* [TEXT EXTRACT]:
# Resize a PDF page in Adobe Acrobat



## scottishparis

Is there an easy way to resize the page size of PDF documents in Adobe Acrobat? I need to resize all the pages in a document to A4 size.


----------



## gdi1942

Goto file-->print setup-->and select your paper size under the "size:" section

Then go file-->print and set "Page scaling" to "Fit to printer margins"

Should be good then, other than that i don't know.


----------



## ChuckE

A document in PDF format is a finalize format. You can't change the size of that document without editing something, and Acrobat Reader is not an editor.

You mentioned "Adobe Acrobat" and "Adobe Acrobat" is an editor, but I would guess that is NOT what you have. Adobe Acrobat is an expensive (definitely NOT FREE) PDF file creation tool. Adobe Acrobat can edit a PDF file. You probably have Adobe Acrobat *Reader*, that is free. (Please correct me if I am wrong.)

HOWEVER, Acrobat Reader does permit you to adjust the printout of the file to your paper size. That means you can make selections to scale the output to selected areas of the page to your paper, or to print multiple pages on a single side of paper, or some other selections. You can even change the output from portrait to landscape, or vice versa.

Using the Reader, whatever output printing size you select does not change the actual PDF documents.


----------



## scottishparis

I do actually have access to Adobe Acrobat the full editor version of the software, but couldn't for the life of me find a way to change the page size. 

Will try what gdi1942 has suggested. 

Thanks.


----------

* [RECORDED INFORMATION]:

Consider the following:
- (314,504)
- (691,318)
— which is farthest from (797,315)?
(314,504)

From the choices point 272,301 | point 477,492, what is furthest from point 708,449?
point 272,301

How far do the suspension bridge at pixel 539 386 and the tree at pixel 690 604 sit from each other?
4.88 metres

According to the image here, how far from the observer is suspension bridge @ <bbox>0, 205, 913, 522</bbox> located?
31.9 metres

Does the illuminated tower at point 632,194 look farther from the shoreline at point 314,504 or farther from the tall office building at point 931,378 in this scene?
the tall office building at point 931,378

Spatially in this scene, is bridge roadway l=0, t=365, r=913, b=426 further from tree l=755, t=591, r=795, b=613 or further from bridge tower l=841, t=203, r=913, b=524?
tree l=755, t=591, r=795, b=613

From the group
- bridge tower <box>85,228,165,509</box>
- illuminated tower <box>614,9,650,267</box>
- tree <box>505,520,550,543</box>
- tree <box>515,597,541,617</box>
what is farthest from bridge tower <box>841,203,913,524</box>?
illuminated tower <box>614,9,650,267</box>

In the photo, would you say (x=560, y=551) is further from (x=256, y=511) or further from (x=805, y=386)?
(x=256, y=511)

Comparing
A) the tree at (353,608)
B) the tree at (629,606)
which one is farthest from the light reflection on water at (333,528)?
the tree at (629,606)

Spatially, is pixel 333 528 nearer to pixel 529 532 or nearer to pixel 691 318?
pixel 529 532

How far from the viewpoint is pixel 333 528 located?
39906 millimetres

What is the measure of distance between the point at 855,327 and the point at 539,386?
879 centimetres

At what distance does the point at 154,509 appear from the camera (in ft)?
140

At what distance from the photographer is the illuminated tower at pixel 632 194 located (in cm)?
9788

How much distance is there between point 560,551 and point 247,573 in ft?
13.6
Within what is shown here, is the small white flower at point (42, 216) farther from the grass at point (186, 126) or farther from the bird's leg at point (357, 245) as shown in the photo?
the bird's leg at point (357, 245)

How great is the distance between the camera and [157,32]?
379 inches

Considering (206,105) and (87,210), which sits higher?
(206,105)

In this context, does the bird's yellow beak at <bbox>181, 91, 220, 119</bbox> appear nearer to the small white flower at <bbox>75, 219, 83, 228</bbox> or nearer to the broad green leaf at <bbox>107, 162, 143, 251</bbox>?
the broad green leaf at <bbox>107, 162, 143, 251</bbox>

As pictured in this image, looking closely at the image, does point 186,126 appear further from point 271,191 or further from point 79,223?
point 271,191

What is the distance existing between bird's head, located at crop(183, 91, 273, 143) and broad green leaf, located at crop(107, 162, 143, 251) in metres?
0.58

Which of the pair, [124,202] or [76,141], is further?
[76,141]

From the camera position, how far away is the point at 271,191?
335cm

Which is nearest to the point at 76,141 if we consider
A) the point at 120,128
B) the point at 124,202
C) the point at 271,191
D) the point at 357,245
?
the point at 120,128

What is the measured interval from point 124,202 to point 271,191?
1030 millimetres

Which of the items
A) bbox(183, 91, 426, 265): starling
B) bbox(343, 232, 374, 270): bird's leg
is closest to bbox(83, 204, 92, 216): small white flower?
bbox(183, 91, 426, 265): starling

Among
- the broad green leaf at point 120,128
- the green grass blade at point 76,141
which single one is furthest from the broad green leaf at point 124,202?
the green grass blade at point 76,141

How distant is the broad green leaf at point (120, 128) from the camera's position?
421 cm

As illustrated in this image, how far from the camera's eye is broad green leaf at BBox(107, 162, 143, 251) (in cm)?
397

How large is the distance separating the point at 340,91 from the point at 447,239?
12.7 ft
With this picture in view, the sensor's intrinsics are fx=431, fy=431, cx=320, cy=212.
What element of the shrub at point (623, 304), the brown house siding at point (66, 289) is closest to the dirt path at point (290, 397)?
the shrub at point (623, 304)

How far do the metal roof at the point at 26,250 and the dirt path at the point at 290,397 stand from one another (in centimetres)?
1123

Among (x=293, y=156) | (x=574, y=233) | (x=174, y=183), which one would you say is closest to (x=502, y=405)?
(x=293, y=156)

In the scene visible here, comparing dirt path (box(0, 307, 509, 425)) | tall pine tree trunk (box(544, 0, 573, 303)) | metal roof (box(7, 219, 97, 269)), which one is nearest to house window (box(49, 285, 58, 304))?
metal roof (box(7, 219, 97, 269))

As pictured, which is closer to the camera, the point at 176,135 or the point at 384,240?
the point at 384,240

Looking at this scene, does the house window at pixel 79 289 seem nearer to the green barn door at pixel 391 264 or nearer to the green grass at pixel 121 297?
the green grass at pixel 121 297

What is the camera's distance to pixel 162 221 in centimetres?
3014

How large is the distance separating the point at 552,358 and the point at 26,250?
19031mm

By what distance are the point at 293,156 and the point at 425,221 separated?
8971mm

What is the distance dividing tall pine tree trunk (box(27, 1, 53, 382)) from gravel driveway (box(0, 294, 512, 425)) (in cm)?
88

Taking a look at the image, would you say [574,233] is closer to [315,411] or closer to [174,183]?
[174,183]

* [TASKS FOR THIS EXERCISE]:
1) In the PDF resizing thread, rewrite the paragraph that begins "HOWEVER, Acrobat Reader does permit" as a short list, keeping its main facts.
2) In the PDF resizing thread, what setting does gdi1942 say to choose for "Page scaling"?

* [SET OF ANSWERS]:
1)
Acrobat Reader lets you adjust a file's printout to your paper size:
- scale the output to selected areas of the page
- print multiple pages on a single side of paper
- make some other selections
- switch the output between portrait and landscape

2) "Fit to printer margins"